Görev:
Aşağıdaki listedeki satırları, boş satırları atlayarak numaralı bir liste halinde yazın. Resimleri yanıta almayın.

Sahne geometrisiyle ilgili sorular:
_ _ _ _ _ _ _

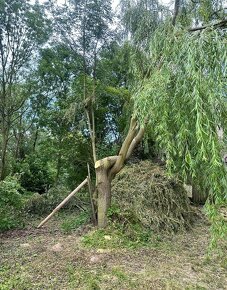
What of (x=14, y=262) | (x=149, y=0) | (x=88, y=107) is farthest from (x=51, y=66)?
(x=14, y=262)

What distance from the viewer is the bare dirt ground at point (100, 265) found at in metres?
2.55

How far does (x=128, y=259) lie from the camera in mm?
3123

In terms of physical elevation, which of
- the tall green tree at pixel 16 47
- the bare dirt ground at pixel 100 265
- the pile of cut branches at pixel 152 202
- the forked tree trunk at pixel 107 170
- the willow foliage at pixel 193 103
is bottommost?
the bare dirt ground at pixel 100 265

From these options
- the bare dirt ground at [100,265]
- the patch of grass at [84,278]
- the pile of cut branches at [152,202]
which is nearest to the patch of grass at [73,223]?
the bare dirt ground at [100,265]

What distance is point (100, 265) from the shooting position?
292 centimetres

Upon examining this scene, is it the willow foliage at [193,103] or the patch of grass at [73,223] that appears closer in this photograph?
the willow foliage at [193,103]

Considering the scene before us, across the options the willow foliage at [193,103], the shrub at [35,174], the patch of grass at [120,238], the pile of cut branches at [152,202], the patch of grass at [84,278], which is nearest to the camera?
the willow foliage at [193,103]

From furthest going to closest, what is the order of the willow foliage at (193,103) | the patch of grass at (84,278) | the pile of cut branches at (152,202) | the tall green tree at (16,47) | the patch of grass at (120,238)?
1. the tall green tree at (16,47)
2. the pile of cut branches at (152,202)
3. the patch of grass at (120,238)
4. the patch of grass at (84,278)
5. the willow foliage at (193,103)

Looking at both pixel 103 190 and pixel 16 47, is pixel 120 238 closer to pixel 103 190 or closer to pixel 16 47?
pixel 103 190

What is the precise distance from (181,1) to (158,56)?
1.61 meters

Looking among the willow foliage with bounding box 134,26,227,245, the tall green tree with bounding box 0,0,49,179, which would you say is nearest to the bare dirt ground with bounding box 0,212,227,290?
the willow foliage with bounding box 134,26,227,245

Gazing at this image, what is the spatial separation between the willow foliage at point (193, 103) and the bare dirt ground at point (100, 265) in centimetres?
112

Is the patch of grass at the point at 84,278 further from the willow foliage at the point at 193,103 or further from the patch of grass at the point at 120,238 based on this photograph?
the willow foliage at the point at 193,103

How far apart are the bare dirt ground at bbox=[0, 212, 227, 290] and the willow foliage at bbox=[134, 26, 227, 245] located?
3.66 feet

_ _ _ _ _ _ _

Görevin yanıtı:
1. What of (x=14, y=262) | (x=149, y=0) | (x=88, y=107) is farthest from (x=51, y=66)?
2. (x=14, y=262)
3. What distance from the viewer is the bare dirt ground at point (100, 265) found at in metres?
4. 2.55
5. How far does (x=128, y=259) lie from the camera in mm?
6. 3123
7. In terms of physical elevation, which of
8. - the tall green tree at pixel 16 47
9. - the bare dirt ground at pixel 100 265
10. - the pile of cut branches at pixel 152 202
11. - the forked tree trunk at pixel 107 170
12. - the willow foliage at pixel 193 103
13. is bottommost?
14. the bare dirt ground at pixel 100 265
15. From these options
16. - the bare dirt ground at [100,265]
17. - the patch of grass at [84,278]
18. - the pile of cut branches at [152,202]
19. which is nearest to the patch of grass at [73,223]?
20. the bare dirt ground at [100,265]
21. What distance is point (100, 265) from the shooting position?
22. 292 centimetres
23. Upon examining this scene, is it the willow foliage at [193,103] or the patch of grass at [73,223] that appears closer in this photograph?
24. the willow foliage at [193,103]
25. Considering the scene before us, across the options the willow foliage at [193,103], the shrub at [35,174], the patch of grass at [120,238], the pile of cut branches at [152,202], the patch of grass at [84,278], which is nearest to the camera?
26. the willow foliage at [193,103]
27. From furthest going to closest, what is the order of the willow foliage at (193,103) | the patch of grass at (84,278) | the pile of cut branches at (152,202) | the tall green tree at (16,47) | the patch of grass at (120,238)?
28. 1. the tall green tree at (16,47)
29. 2. the pile of cut branches at (152,202)
30. 3. the patch of grass at (120,238)
31. 4. the patch of grass at (84,278)
32. 5. the willow foliage at (193,103)
33. Looking at both pixel 103 190 and pixel 16 47, is pixel 120 238 closer to pixel 103 190 or closer to pixel 16 47?
34. pixel 103 190
35. What is the precise distance from (181,1) to (158,56)?
36. 1.61 meters
37. Looking among the willow foliage with bounding box 134,26,227,245, the tall green tree with bounding box 0,0,49,179, which would you say is nearest to the bare dirt ground with bounding box 0,212,227,290?
38. the willow foliage with bounding box 134,26,227,245
39. Gazing at this image, what is the spatial separation between the willow foliage at point (193, 103) and the bare dirt ground at point (100, 265) in centimetres?
40. 112
41. Is the patch of grass at the point at 84,278 further from the willow foliage at the point at 193,103 or further from the patch of grass at the point at 120,238 based on this photograph?
42. the willow foliage at the point at 193,103
43. How far apart are the bare dirt ground at bbox=[0, 212, 227, 290] and the willow foliage at bbox=[134, 26, 227, 245] located?
44. 3.66 feet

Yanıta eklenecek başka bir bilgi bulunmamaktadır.